Josh Callander discusses our recent event on supporting Black, Asian and minority ethnic students during the coronavirus (COVID-19) pandemic.
Last Friday the Office for Students (OfS) hosted an online event on supporting Black, Asian and minority ethnic (BAME) students during the coronavirus pandemic. Recognising that this is a student group vulnerable to the impacts of the pandemic, we welcomed the briefing note provided by Gurnam Singh. The event brought practitioners, teaching staff and students together to discuss experiences and share emerging practice.
There were two panels comprised of students, academics and colleagues from sector bodies. The first panel focused on achieving equality in the sector during the pandemic, and the second looked at the impact of lockdown restrictions on teaching and learning for BAME students.
Supporting Black, Asian and minority ethnic students
Access and participation is a top priority for the OfS. Our ambition is that future generations should have equal opportunities to access and succeed in higher education. In order to achieve this, we’re clear that our work needs to be founded on rich insights from the lived experiences of students.

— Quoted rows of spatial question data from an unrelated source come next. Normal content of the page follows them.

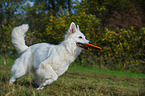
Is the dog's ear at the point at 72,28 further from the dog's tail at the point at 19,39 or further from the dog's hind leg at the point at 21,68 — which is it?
the dog's tail at the point at 19,39

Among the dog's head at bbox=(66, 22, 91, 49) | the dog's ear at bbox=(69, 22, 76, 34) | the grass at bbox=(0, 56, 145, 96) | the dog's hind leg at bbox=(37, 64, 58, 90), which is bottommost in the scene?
the grass at bbox=(0, 56, 145, 96)

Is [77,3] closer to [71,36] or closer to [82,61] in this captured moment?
[82,61]

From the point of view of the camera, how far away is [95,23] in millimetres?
13250

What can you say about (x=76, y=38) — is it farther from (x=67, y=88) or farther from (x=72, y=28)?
(x=67, y=88)

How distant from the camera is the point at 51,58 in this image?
373 cm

One of our key performance measures is eliminating the gap in degree outcomes between white and Black students.
We have taken an active role in tackling harassment, discrimination and hate crimes and will continue to support students and providers with guidance and resources. We have paused our current consultation on sexual misconduct and harassment due to the coronavirus outbreak, but aim to conclude this and implement its recommendations as soon as we can.
Diversity of voice and engagement
We wanted to ensure that the panels reflected the diversity of voice and engagement that is needed to support students during the pandemic. We’re grateful to Gary Loke (Advance HE), Ian Dunn (Coventry University), Gurnam Singh (Coventry University), Alison Shaw (Newcastle University), and Sara Elkhawad (Newcastle University Students’ Union) for their contributions.
To say that we didn’t expect our allocation of 500 places for this event to be filled within 24 hours is perhaps an understatement. We think this is reflective of the commitment of the sector to supporting BAME students during the pandemic and beyond. It may also reflect some of the positive impacts of remote working and conferencing – for example, the removal of geography as a barrier to attendance. Thanks to all those who commented and asked questions.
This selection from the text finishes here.